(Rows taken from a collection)

····················

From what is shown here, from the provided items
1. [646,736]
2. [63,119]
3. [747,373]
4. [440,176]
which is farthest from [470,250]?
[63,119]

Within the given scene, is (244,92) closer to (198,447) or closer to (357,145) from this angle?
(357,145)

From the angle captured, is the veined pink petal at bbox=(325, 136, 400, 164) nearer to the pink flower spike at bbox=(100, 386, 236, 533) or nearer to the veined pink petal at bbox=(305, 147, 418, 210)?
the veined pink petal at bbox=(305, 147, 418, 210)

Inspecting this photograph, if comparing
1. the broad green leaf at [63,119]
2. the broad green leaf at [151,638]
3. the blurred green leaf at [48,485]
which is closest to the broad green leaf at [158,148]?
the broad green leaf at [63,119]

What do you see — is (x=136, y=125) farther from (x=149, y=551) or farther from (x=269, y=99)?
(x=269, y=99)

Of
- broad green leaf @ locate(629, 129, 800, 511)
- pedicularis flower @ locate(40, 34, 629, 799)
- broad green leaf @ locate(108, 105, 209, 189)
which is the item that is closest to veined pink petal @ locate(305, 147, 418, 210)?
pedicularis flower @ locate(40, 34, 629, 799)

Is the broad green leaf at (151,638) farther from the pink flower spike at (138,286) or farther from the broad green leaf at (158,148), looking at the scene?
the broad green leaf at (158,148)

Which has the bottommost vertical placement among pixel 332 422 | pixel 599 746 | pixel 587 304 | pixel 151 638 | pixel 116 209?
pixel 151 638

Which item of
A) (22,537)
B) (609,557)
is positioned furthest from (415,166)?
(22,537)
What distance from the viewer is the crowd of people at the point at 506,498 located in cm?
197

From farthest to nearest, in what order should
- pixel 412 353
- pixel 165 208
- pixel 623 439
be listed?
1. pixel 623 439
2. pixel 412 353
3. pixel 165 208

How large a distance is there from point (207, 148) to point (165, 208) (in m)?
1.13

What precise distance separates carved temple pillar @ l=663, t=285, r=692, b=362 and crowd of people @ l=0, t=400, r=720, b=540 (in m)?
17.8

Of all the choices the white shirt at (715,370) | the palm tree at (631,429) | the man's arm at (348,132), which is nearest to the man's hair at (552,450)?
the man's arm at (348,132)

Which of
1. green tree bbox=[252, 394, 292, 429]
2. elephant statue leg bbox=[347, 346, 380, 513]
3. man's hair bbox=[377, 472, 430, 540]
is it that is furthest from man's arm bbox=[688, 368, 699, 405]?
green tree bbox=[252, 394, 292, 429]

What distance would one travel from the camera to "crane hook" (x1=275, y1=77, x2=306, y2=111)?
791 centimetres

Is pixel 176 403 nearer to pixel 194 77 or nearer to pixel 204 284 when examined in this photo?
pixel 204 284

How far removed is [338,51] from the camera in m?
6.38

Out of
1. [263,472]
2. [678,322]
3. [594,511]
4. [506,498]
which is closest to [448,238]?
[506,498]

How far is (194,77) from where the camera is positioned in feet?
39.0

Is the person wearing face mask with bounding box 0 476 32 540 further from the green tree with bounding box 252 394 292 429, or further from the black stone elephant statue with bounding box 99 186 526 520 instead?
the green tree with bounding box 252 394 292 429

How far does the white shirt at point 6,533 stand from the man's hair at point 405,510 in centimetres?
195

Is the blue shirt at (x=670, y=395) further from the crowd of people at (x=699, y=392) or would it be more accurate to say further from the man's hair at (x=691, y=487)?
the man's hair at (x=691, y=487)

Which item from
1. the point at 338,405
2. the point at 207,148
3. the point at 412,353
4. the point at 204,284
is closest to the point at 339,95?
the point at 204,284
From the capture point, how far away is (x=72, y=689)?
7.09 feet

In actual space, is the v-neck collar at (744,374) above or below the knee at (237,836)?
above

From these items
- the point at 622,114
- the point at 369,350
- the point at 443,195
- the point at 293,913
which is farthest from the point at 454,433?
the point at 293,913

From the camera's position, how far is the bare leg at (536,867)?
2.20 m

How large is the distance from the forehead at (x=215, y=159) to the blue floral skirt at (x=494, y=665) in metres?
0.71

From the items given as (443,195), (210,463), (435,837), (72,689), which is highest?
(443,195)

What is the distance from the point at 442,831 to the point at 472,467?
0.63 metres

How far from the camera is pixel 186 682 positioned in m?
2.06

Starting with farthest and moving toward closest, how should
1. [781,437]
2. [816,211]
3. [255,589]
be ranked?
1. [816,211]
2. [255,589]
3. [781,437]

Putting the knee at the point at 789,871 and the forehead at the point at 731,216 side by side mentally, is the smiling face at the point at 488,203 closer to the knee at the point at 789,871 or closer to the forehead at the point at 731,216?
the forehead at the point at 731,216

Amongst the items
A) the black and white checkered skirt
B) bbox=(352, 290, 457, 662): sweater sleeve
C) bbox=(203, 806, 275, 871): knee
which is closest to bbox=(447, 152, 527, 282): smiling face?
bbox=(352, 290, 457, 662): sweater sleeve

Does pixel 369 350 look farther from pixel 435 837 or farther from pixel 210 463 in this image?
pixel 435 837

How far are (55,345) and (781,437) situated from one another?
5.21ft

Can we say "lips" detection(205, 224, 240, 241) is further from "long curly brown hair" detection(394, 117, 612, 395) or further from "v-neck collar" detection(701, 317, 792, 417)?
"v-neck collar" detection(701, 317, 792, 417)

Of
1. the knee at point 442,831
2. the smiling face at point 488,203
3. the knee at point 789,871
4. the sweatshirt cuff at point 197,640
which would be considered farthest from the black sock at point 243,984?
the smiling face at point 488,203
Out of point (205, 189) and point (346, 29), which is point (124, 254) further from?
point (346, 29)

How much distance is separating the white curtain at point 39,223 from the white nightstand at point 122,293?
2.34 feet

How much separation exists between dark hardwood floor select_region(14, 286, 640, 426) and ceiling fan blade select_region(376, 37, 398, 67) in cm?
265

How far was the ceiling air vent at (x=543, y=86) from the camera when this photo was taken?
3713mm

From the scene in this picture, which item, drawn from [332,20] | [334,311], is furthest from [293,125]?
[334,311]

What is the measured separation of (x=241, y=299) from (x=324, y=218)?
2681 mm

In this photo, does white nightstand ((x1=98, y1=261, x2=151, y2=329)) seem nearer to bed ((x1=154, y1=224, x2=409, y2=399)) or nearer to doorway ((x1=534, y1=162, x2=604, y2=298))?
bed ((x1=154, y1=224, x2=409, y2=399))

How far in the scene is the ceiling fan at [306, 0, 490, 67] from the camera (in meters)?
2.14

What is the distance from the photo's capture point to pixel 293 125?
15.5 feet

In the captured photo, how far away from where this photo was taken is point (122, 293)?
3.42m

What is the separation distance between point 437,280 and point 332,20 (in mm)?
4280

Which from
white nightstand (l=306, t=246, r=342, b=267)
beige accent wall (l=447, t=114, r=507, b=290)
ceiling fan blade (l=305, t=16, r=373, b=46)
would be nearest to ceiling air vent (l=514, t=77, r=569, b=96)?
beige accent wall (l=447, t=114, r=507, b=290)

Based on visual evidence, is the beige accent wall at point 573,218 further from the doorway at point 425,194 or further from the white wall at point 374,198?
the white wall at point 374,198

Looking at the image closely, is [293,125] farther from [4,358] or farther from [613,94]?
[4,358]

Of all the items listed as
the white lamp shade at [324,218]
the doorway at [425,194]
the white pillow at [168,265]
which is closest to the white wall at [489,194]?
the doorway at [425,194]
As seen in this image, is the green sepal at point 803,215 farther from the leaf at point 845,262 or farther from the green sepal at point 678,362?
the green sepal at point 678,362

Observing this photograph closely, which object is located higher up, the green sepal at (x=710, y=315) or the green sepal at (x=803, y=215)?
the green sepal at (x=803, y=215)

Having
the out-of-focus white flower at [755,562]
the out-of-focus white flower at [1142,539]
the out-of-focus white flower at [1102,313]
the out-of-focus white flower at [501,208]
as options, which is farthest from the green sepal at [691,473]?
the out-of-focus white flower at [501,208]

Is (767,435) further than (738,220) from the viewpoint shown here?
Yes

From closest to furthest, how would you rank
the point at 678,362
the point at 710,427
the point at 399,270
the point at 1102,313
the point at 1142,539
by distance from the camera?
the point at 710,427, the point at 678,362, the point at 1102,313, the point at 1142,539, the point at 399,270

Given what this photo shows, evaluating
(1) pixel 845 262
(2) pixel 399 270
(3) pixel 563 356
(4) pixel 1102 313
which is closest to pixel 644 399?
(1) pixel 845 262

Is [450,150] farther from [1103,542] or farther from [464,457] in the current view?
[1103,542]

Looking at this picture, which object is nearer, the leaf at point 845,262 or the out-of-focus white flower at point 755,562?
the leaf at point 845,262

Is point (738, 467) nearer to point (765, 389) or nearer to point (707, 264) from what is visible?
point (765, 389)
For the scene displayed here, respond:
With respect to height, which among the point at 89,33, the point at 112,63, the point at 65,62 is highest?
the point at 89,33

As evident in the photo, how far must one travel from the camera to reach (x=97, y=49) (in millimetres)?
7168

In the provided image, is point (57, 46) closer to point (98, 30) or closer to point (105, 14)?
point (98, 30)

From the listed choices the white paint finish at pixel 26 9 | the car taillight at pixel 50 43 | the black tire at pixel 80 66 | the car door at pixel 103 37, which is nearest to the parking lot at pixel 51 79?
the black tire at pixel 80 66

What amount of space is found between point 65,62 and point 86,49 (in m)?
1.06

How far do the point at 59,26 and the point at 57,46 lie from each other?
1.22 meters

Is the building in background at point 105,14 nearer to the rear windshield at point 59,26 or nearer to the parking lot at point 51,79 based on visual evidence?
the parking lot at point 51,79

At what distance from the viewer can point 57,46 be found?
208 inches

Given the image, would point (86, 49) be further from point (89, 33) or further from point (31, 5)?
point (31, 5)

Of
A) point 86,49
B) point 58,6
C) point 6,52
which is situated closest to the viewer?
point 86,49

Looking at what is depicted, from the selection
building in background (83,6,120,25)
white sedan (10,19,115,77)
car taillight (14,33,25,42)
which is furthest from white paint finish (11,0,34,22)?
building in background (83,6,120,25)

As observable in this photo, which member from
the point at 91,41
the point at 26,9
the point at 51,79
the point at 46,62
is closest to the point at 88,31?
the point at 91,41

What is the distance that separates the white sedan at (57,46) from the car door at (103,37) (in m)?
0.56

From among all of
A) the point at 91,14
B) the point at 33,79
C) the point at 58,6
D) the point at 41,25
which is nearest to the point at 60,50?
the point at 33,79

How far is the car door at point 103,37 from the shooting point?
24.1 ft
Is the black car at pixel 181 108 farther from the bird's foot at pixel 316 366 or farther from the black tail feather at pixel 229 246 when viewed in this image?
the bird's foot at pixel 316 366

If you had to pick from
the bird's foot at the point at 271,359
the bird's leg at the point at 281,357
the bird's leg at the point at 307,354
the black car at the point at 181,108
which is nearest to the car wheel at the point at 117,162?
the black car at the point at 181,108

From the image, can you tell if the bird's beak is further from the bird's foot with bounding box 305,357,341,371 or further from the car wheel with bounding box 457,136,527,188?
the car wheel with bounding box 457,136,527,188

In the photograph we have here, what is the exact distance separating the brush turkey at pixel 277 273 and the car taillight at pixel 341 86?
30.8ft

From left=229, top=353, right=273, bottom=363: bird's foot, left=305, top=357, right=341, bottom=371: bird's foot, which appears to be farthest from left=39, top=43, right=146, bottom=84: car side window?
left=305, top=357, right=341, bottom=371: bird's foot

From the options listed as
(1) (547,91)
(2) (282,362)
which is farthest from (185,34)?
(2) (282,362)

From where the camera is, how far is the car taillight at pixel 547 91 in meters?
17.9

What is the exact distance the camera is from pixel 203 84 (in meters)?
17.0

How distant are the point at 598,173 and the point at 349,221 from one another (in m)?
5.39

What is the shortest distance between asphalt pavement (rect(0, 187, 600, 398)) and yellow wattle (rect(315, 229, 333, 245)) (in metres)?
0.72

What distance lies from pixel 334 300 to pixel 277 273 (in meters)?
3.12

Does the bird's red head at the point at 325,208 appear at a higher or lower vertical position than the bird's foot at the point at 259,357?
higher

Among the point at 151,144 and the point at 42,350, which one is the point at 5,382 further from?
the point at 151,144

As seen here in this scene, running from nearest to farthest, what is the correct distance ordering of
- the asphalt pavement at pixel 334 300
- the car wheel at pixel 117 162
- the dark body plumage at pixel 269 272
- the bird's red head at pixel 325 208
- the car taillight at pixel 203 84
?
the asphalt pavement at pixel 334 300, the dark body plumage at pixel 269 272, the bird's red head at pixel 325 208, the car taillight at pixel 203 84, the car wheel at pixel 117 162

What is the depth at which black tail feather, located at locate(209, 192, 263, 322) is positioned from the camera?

····················

» WHAT YOU NEED TO DO: Echo the rows verbatim, beginning with the line that contains "What is the distance from the point" and ending with the line that contains "3. [781,437]", both lines included.

» ANSWER TO THE TASK:
What is the distance from the point at 442,831 to the point at 472,467?
0.63 metres

How far from the camera is pixel 186 682 positioned in m?
2.06

Starting with farthest and moving toward closest, how should
1. [781,437]
2. [816,211]
3. [255,589]
be ranked?
1. [816,211]
2. [255,589]
3. [781,437]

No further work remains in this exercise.